Stored data entries:
____________

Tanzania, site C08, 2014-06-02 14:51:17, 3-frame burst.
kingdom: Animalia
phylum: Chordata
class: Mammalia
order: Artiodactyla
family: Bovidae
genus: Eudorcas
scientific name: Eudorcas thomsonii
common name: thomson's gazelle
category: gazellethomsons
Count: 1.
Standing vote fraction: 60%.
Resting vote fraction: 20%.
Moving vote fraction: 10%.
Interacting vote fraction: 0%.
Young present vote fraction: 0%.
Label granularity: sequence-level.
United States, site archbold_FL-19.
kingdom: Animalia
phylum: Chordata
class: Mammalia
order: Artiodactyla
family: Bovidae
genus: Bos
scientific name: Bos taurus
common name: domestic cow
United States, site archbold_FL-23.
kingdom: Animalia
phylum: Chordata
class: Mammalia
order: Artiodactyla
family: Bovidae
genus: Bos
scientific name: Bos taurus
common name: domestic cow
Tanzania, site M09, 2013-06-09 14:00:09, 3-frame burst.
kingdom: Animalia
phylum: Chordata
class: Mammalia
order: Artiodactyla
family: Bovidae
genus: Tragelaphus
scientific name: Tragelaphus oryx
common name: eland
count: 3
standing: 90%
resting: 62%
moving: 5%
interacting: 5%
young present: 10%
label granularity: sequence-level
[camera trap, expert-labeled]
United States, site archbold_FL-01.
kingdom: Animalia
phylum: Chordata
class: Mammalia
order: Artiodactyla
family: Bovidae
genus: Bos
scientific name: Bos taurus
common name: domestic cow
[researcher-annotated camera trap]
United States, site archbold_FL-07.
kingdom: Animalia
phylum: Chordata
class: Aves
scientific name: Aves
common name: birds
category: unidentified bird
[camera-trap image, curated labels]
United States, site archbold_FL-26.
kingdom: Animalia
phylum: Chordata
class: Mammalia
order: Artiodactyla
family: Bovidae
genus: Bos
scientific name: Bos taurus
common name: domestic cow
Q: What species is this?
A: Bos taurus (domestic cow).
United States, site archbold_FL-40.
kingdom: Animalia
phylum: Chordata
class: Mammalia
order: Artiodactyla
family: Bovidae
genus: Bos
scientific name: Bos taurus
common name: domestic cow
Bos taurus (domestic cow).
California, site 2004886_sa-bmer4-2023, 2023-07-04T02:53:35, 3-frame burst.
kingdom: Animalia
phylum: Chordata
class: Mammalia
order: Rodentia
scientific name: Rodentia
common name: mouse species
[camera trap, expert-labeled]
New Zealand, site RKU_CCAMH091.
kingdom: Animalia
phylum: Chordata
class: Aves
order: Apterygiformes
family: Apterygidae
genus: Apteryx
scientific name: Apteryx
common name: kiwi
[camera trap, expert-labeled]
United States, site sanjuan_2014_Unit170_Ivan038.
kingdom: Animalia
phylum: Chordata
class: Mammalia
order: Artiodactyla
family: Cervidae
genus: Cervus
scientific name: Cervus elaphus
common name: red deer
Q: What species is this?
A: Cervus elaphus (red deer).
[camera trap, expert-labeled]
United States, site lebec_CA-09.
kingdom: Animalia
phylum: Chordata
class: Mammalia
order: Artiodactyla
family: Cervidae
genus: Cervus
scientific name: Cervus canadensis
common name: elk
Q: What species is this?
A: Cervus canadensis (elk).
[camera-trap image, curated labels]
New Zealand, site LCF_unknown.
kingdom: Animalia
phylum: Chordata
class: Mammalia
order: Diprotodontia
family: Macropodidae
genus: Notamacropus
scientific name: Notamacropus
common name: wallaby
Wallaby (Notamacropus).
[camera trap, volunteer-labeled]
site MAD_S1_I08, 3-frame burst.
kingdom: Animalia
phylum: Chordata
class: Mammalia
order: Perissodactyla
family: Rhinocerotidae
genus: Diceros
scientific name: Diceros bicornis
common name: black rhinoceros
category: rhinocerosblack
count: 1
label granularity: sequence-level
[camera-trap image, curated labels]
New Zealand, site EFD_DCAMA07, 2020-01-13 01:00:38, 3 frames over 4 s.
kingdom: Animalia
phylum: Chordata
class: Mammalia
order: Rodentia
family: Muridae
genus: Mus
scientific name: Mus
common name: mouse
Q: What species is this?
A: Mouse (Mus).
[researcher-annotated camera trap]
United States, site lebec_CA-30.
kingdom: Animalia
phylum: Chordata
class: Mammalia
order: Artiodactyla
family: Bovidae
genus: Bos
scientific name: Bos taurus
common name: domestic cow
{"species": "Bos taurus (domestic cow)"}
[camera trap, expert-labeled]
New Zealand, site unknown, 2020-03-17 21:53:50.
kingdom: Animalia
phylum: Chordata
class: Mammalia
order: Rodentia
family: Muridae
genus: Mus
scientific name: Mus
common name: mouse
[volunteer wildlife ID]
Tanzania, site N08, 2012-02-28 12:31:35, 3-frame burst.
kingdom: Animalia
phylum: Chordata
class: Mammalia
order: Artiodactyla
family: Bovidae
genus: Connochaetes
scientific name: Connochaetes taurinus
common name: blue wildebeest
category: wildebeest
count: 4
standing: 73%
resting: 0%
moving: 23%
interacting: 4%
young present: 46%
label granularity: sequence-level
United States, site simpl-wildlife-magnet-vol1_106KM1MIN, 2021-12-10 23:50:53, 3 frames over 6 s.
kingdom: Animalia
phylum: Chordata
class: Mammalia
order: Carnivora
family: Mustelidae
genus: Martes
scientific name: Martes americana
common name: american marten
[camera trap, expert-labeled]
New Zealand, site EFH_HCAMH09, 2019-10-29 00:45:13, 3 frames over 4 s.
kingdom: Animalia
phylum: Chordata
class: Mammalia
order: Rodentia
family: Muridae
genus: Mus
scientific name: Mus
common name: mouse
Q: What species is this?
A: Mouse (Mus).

____________

- **Task**: From the data above, copy each line exactly.

- **Finished task**:
Tanzania, site C08, 2014-06-02 14:51:17, 3-frame burst.
kingdom: Animalia
phylum: Chordata
class: Mammalia
order: Artiodactyla
family: Bovidae
genus: Eudorcas
scientific name: Eudorcas thomsonii
common name: thomson's gazelle
category: gazellethomsons
Count: 1.
Standing vote fraction: 60%.
Resting vote fraction: 20%.
Moving vote fraction: 10%.
Interacting vote fraction: 0%.
Young present vote fraction: 0%.
Label granularity: sequence-level.
United States, site archbold_FL-19.
kingdom: Animalia
phylum: Chordata
class: Mammalia
order: Artiodactyla
family: Bovidae
genus: Bos
scientific name: Bos taurus
common name: domestic cow
United States, site archbold_FL-23.
kingdom: Animalia
phylum: Chordata
class: Mammalia
order: Artiodactyla
family: Bovidae
genus: Bos
scientific name: Bos taurus
common name: domestic cow
Tanzania, site M09, 2013-06-09 14:00:09, 3-frame burst.
kingdom: Animalia
phylum: Chordata
class: Mammalia
order: Artiodactyla
family: Bovidae
genus: Tragelaphus
scientific name: Tragelaphus oryx
common name: eland
count: 3
standing: 90%
resting: 62%
moving: 5%
interacting: 5%
young present: 10%
label granularity: sequence-level
[camera trap, expert-labeled]
United States, site archbold_FL-01.
kingdom: Animalia
phylum: Chordata
class: Mammalia
order: Artiodactyla
family: Bovidae
genus: Bos
scientific name: Bos taurus
common name: domestic cow
[researcher-annotated camera trap]
United States, site archbold_FL-07.
kingdom: Animalia
phylum: Chordata
class: Aves
scientific name: Aves
common name: birds
category: unidentified bird
[camera-trap image, curated labels]
United States, site archbold_FL-26.
kingdom: Animalia
phylum: Chordata
class: Mammalia
order: Artiodactyla
family: Bovidae
genus: Bos
scientific name: Bos taurus
common name: domestic cow
Q: What species is this?
A: Bos taurus (domestic cow).
United States, site archbold_FL-40.
kingdom: Animalia
phylum: Chordata
class: Mammalia
order: Artiodactyla
family: Bovidae
genus: Bos
scientific name: Bos taurus
common name: domestic cow
Bos taurus (domestic cow).
California, site 2004886_sa-bmer4-2023, 2023-07-04T02:53:35, 3-frame burst.
kingdom: Animalia
phylum: Chordata
class: Mammalia
order: Rodentia
scientific name: Rodentia
common name: mouse species
[camera trap, expert-labeled]
New Zealand, site RKU_CCAMH091.
kingdom: Animalia
phylum: Chordata
class: Aves
order: Apterygiformes
family: Apterygidae
genus: Apteryx
scientific name: Apteryx
common name: kiwi
[camera trap, expert-labeled]
United States, site sanjuan_2014_Unit170_Ivan038.
kingdom: Animalia
phylum: Chordata
class: Mammalia
order: Artiodactyla
family: Cervidae
genus: Cervus
scientific name: Cervus elaphus
common name: red deer
Q: What species is this?
A: Cervus elaphus (red deer).
[camera trap, expert-labeled]
United States, site lebec_CA-09.
kingdom: Animalia
phylum: Chordata
class: Mammalia
order: Artiodactyla
family: Cervidae
genus: Cervus
scientific name: Cervus canadensis
common name: elk
Q: What species is this?
A: Cervus canadensis (elk).
[camera-trap image, curated labels]
New Zealand, site LCF_unknown.
kingdom: Animalia
phylum: Chordata
class: Mammalia
order: Diprotodontia
family: Macropodidae
genus: Notamacropus
scientific name: Notamacropus
common name: wallaby
Wallaby (Notamacropus).
[camera trap, volunteer-labeled]
site MAD_S1_I08, 3-frame burst.
kingdom: Animalia
phylum: Chordata
class: Mammalia
order: Perissodactyla
family: Rhinocerotidae
genus: Diceros
scientific name: Diceros bicornis
common name: black rhinoceros
category: rhinocerosblack
count: 1
label granularity: sequence-level
[camera-trap image, curated labels]
New Zealand, site EFD_DCAMA07, 2020-01-13 01:00:38, 3 frames over 4 s.
kingdom: Animalia
phylum: Chordata
class: Mammalia
order: Rodentia
family: Muridae
genus: Mus
scientific name: Mus
common name: mouse
Q: What species is this?
A: Mouse (Mus).
[researcher-annotated camera trap]
United States, site lebec_CA-30.
kingdom: Animalia
phylum: Chordata
class: Mammalia
order: Artiodactyla
family: Bovidae
genus: Bos
scientific name: Bos taurus
common name: domestic cow
{"species": "Bos taurus (domestic cow)"}
[camera trap, expert-labeled]
New Zealand, site unknown, 2020-03-17 21:53:50.
kingdom: Animalia
phylum: Chordata
class: Mammalia
order: Rodentia
family: Muridae
genus: Mus
scientific name: Mus
common name: mouse
[volunteer wildlife ID]
Tanzania, site N08, 2012-02-28 12:31:35, 3-frame burst.
kingdom: Animalia
phylum: Chordata
class: Mammalia
order: Artiodactyla
family: Bovidae
genus: Connochaetes
scientific name: Connochaetes taurinus
common name: blue wildebeest
category: wildebeest
count: 4
standing: 73%
resting: 0%
moving: 23%
interacting: 4%
young present: 46%
label granularity: sequence-level
United States, site simpl-wildlife-magnet-vol1_106KM1MIN, 2021-12-10 23:50:53, 3 frames over 6 s.
kingdom: Animalia
phylum: Chordata
class: Mammalia
order: Carnivora
family: Mustelidae
genus: Martes
scientific name: Martes americana
common name: american marten
[camera trap, expert-labeled]
New Zealand, site EFH_HCAMH09, 2019-10-29 00:45:13, 3 frames over 4 s.
kingdom: Animalia
phylum: Chordata
class: Mammalia
order: Rodentia
family: Muridae
genus: Mus
scientific name: Mus
common name: mouse
Q: What species is this?
A: Mouse (Mus).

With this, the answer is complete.